### Description of the task
Please check the yeast carbon dioxide abstract below: how much did biomass yield drop in aerobic, glucose-limited chemostat cultures aerated with 79% CO2 and 21% O2?

### Supplied passage
Physiological and genome‐wide transcriptional responses of Saccharomyces cerevisiae to high carbon dioxide concentrations
Author(s) -
Aguilera Jaime,
Petit Thomas,
Winde Johannes H.,
Pronk Jack T.
Publication year - 2005
Publication title -
fems yeast research
Language(s) - English
Resource type - Journals
SCImago Journal Rank - 0.991
H-Index - 92
eISSN - 1567-1364
pISSN - 1567-1356
DOI - 10.1016/j.femsyr.2004.09.009
Subject(s) - chemostat , biology , carbonic anhydrase , bicarbonate , biochemistry , anaerobic exercise , phosphoenolpyruvate carboxylase , carbon dioxide , phosphoenolpyruvate carboxykinase , cellular respiration , respiratory chain , metabolism , saccharomyces cerevisiae , gene , mitochondrion , enzyme , bacteria , genetics , physiology , ecology , endocrinology
Physiological effects of carbon dioxide and impact on genome‐wide transcript profiles were analysed in chemostat cultures of Saccharomyces cerevisiae . In anaerobic, glucose‐limited chemostat cultures grown at atmospheric pressure, cultivation under CO 2 ‐saturated conditions had only a marginal (<10%) impact on the biomass yield. Conversely, a 25% decrease of the biomass yield was found in aerobic, glucose‐limited chemostat cultures aerated with a mixture of 79% CO 2 and 21% O 2 . This observation indicated that respiratory metabolism is more sensitive to CO 2 than fermentative metabolism. Consistent with the more pronounced physiological effects of CO 2 in respiratory cultures, the number of CO 2 ‐responsive transcripts was higher in aerobic cultures than in anaerobic cultures. Many genes involved in mitochondrial functions showed a transcriptional response to elevated CO 2 concentrations. This is consistent with an uncoupling effect of CO 2 and/or intracellular bicarbonate on the mitochondrial inner membrane. Other transcripts that showed a significant transcriptional response to elevated CO 2 included NCE103 (probably encoding carbonic anhydrase), PCK1 (encoding PEP carboxykinase) and members of the IMD gene family (encoding isozymes of inosine monophosphate dehydrogenase).

### Data provided
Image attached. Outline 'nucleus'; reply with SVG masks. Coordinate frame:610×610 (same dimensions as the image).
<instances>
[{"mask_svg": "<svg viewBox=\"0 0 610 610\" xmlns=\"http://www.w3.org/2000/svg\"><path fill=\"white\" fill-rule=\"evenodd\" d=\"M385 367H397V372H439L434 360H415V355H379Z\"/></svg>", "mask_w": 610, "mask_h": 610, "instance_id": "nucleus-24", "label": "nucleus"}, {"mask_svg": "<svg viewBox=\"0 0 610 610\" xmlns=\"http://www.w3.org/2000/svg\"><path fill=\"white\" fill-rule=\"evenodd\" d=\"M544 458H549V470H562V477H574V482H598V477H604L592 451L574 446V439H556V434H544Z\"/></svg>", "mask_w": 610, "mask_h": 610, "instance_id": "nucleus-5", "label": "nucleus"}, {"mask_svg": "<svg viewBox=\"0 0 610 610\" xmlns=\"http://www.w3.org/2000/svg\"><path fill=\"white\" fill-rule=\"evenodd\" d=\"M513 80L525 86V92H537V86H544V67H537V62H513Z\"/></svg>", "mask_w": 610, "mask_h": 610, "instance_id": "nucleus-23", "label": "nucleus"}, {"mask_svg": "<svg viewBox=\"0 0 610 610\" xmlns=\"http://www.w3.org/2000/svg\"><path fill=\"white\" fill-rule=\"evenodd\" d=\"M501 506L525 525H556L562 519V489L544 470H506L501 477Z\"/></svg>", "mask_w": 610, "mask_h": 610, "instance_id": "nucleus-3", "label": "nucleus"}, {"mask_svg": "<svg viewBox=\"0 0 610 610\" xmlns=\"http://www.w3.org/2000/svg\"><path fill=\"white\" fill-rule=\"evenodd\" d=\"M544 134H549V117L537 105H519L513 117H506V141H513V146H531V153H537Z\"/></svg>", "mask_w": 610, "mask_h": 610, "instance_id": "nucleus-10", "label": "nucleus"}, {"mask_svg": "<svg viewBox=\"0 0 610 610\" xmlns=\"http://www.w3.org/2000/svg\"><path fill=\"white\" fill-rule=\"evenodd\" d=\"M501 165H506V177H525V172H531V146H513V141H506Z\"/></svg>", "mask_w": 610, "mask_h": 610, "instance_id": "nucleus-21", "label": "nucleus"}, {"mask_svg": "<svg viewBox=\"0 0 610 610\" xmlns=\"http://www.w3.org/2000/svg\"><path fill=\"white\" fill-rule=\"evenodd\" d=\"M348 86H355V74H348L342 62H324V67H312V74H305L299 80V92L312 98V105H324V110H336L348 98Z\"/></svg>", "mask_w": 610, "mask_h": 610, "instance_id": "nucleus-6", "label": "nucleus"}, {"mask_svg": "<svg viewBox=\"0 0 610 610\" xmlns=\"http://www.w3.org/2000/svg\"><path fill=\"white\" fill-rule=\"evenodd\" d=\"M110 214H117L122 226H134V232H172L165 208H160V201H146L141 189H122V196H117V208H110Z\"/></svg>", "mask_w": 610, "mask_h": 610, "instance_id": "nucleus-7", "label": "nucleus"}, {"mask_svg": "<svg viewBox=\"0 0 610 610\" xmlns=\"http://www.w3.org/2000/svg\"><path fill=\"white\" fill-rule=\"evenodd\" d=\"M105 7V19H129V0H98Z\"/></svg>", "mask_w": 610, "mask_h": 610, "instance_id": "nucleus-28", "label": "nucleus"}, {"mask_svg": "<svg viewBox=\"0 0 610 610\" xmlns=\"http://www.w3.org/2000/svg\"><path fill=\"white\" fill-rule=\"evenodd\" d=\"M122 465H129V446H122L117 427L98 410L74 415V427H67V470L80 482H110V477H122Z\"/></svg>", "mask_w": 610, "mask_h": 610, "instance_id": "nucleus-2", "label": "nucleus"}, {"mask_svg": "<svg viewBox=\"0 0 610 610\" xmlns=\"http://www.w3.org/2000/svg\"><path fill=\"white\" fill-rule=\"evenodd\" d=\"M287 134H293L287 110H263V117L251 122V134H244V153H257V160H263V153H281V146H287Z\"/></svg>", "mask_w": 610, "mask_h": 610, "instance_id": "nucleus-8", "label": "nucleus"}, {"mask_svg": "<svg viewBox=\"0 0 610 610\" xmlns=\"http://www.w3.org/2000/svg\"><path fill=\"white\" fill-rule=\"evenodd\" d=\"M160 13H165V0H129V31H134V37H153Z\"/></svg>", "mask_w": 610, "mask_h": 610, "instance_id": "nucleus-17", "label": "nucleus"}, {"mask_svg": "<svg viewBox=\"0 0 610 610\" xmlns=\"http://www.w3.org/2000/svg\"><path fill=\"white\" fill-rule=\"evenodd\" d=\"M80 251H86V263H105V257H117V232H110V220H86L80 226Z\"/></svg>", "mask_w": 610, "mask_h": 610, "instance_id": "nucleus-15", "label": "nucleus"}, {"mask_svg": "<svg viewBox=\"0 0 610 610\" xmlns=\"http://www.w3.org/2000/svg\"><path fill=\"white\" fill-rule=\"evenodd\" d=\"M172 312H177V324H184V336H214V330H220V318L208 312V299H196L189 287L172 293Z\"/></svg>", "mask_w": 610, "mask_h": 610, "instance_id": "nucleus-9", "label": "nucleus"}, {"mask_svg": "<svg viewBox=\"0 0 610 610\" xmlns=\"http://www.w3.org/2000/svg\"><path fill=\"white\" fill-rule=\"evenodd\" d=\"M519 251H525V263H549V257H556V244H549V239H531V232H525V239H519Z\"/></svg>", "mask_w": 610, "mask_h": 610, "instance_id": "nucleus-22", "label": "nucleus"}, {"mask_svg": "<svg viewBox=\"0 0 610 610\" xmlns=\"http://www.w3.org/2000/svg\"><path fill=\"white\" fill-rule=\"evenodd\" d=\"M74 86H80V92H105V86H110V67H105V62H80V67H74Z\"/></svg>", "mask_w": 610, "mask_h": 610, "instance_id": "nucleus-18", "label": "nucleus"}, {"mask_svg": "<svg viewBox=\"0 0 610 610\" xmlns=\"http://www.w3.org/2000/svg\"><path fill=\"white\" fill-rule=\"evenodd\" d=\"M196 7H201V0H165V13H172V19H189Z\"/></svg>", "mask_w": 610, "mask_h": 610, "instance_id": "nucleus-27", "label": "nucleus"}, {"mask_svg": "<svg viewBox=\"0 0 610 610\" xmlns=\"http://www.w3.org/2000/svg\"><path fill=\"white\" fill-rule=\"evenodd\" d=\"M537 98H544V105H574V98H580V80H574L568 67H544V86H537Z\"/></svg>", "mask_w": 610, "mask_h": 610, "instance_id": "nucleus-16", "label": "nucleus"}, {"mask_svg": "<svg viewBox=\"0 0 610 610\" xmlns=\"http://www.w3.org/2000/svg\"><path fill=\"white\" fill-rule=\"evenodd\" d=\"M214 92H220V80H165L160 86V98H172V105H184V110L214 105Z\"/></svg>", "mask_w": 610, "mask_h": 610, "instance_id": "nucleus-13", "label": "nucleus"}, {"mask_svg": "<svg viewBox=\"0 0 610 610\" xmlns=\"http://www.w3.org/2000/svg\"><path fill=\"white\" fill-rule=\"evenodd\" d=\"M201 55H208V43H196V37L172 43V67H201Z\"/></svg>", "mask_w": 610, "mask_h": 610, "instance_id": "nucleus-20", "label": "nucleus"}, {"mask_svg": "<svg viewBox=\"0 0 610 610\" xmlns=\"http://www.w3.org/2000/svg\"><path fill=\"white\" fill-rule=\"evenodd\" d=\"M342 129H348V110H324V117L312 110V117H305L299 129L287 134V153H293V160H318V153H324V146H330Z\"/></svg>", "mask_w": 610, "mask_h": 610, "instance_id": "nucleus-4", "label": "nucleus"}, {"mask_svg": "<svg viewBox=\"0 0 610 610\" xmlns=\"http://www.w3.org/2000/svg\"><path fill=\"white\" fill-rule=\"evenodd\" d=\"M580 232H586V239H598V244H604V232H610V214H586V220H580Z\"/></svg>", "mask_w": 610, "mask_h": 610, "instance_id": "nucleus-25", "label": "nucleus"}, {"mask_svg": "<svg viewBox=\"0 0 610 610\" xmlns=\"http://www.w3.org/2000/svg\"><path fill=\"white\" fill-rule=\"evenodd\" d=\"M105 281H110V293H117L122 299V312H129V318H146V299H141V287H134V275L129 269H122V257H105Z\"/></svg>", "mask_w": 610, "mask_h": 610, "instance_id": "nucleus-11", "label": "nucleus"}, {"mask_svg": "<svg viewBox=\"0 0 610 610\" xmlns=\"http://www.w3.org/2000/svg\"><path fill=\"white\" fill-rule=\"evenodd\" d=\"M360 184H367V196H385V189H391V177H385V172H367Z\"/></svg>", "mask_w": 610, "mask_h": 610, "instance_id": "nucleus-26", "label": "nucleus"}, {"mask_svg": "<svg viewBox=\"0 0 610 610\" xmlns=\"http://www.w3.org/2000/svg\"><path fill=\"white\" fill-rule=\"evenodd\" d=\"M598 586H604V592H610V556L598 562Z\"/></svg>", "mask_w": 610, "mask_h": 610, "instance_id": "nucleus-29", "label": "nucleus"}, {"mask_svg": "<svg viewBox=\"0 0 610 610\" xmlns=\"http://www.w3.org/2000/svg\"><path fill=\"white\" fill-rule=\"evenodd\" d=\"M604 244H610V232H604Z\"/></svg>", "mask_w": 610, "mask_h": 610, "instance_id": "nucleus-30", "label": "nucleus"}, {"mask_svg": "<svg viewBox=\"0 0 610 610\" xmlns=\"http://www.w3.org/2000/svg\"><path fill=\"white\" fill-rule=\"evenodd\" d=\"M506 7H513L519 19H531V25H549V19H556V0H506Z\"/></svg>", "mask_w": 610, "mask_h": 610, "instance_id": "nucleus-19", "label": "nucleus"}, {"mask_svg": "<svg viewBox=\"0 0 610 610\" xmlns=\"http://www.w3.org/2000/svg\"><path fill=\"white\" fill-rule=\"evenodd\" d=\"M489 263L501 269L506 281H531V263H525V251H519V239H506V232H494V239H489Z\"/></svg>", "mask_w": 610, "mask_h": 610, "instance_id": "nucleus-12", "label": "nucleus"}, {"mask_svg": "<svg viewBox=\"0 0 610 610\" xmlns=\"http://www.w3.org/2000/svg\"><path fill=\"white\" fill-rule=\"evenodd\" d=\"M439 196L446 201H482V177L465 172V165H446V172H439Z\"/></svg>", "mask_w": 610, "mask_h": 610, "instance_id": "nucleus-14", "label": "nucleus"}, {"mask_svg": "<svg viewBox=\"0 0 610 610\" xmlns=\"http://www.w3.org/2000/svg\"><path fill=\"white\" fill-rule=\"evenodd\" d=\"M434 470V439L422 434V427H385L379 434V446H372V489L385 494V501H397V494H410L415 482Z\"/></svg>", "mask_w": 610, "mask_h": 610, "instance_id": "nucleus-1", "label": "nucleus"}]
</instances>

### Result of this exercise
It dropped by 25%.